* [EXERCISE REQUIREMENTS]: Keep the pictures out of the copy and repeat the records exactly.

Stored data
= = = = =

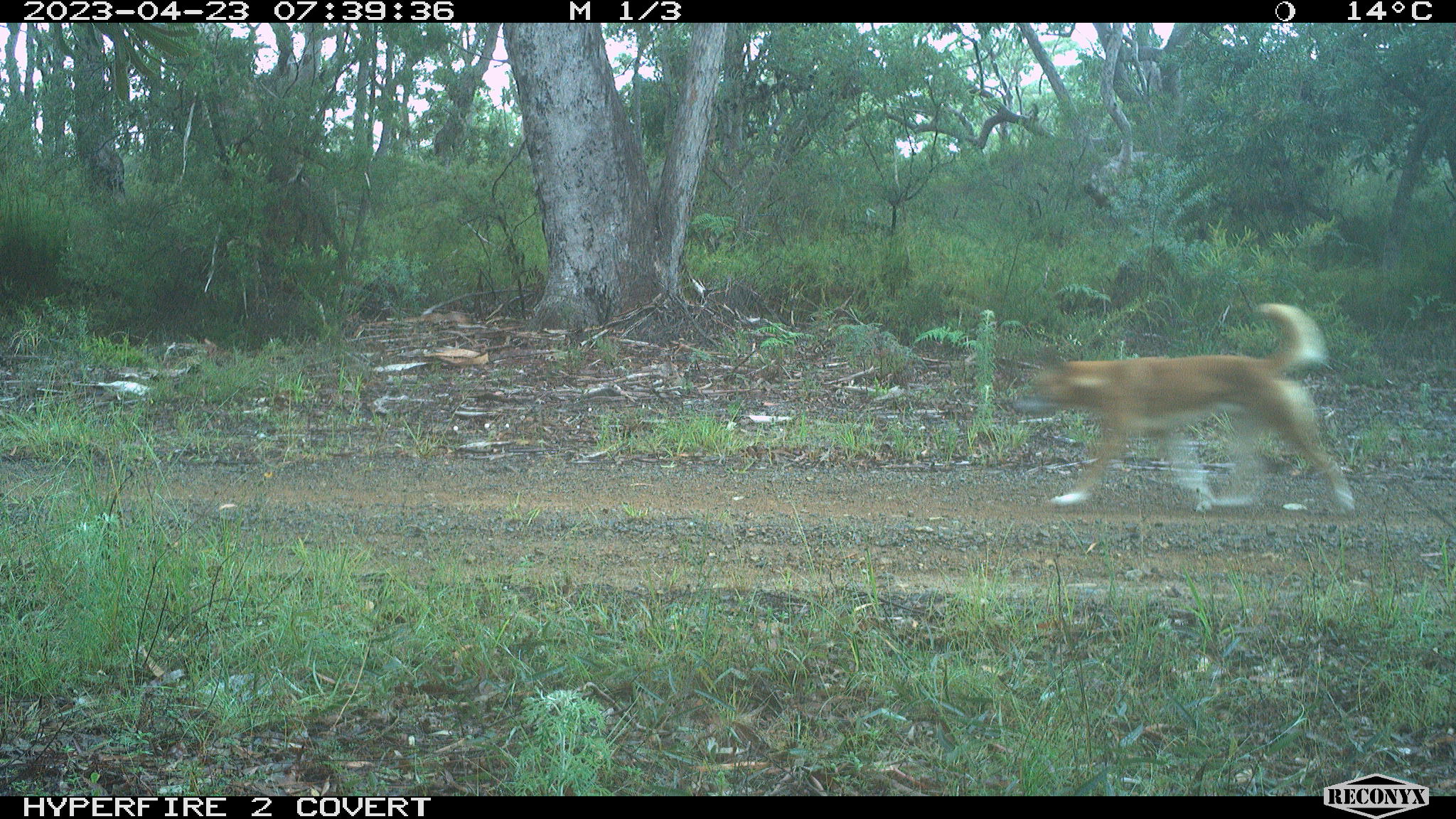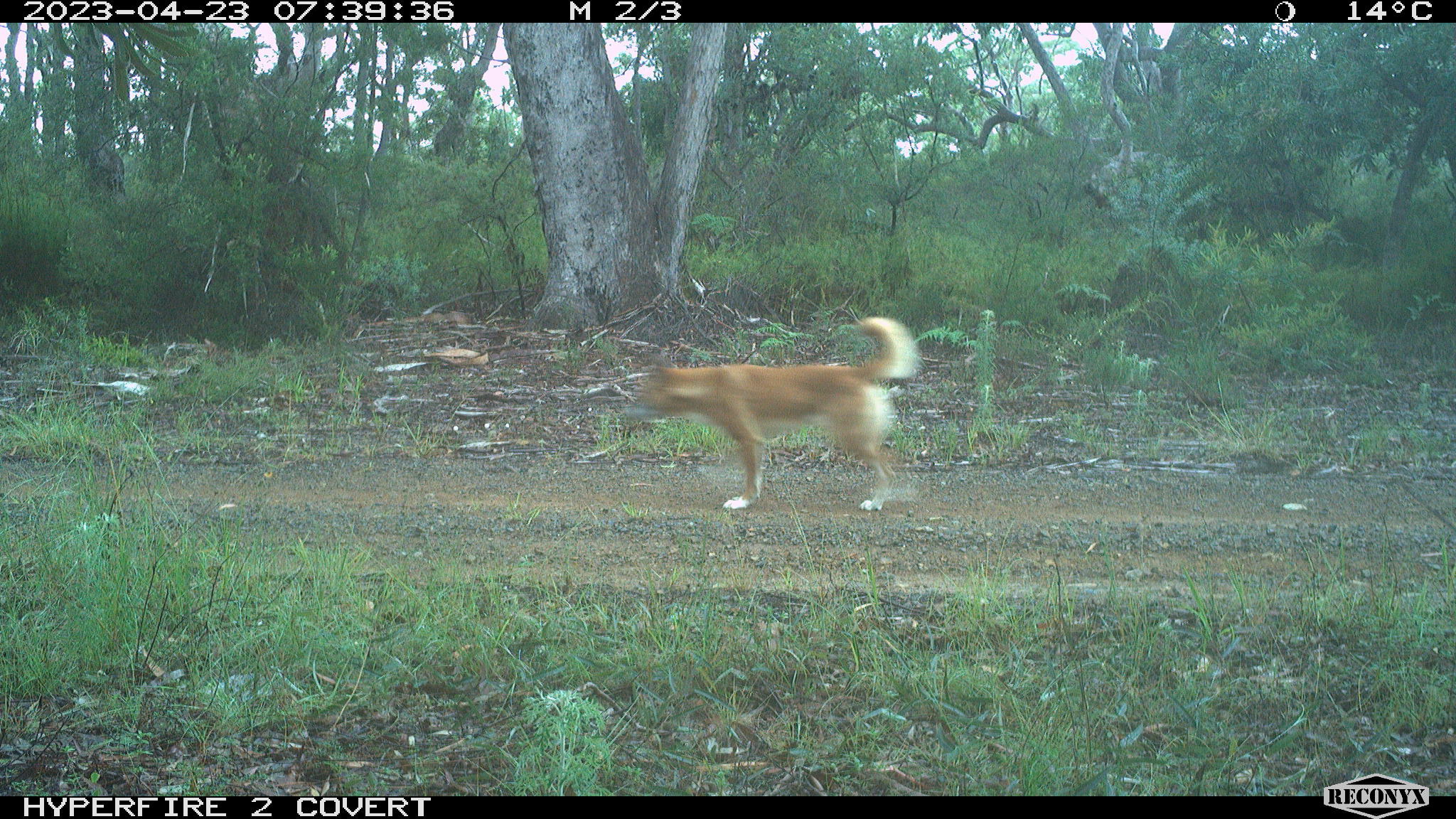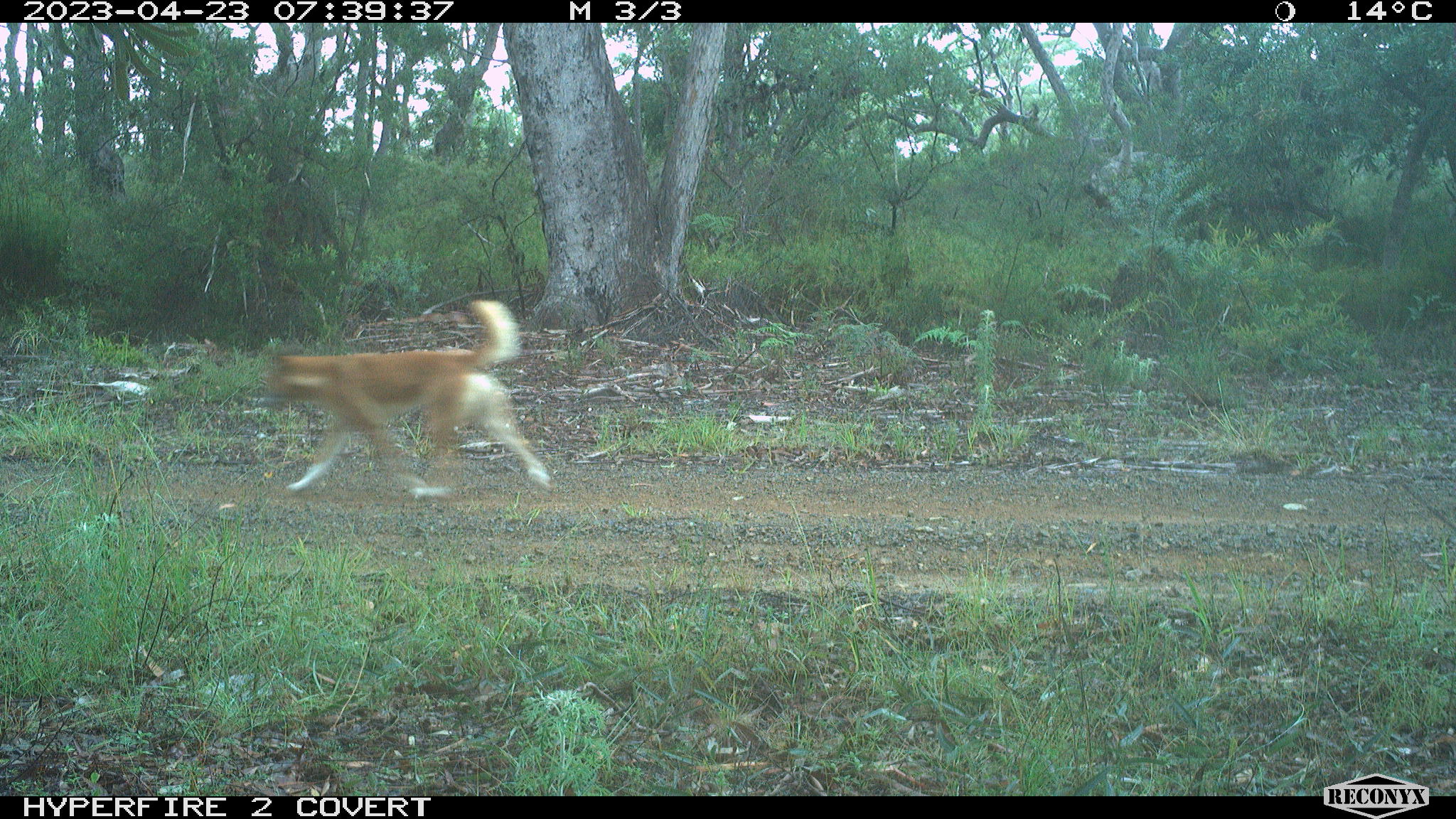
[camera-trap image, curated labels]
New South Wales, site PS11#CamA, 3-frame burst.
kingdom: Animalia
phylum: Chordata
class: Mammalia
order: Carnivora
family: Canidae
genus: Canis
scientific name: Canis familiaris dingo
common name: dingo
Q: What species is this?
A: Dingo (Canis familiaris dingo).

= = = = =

* [RESPONSE FOR THIS EXERCISE]:
[camera-trap image, curated labels]
New South Wales, site PS11#CamA, 3-frame burst.
kingdom: Animalia
phylum: Chordata
class: Mammalia
order: Carnivora
family: Canidae
genus: Canis
scientific name: Canis familiaris dingo
common name: dingo
Q: What species is this?
A: Dingo (Canis familiaris dingo).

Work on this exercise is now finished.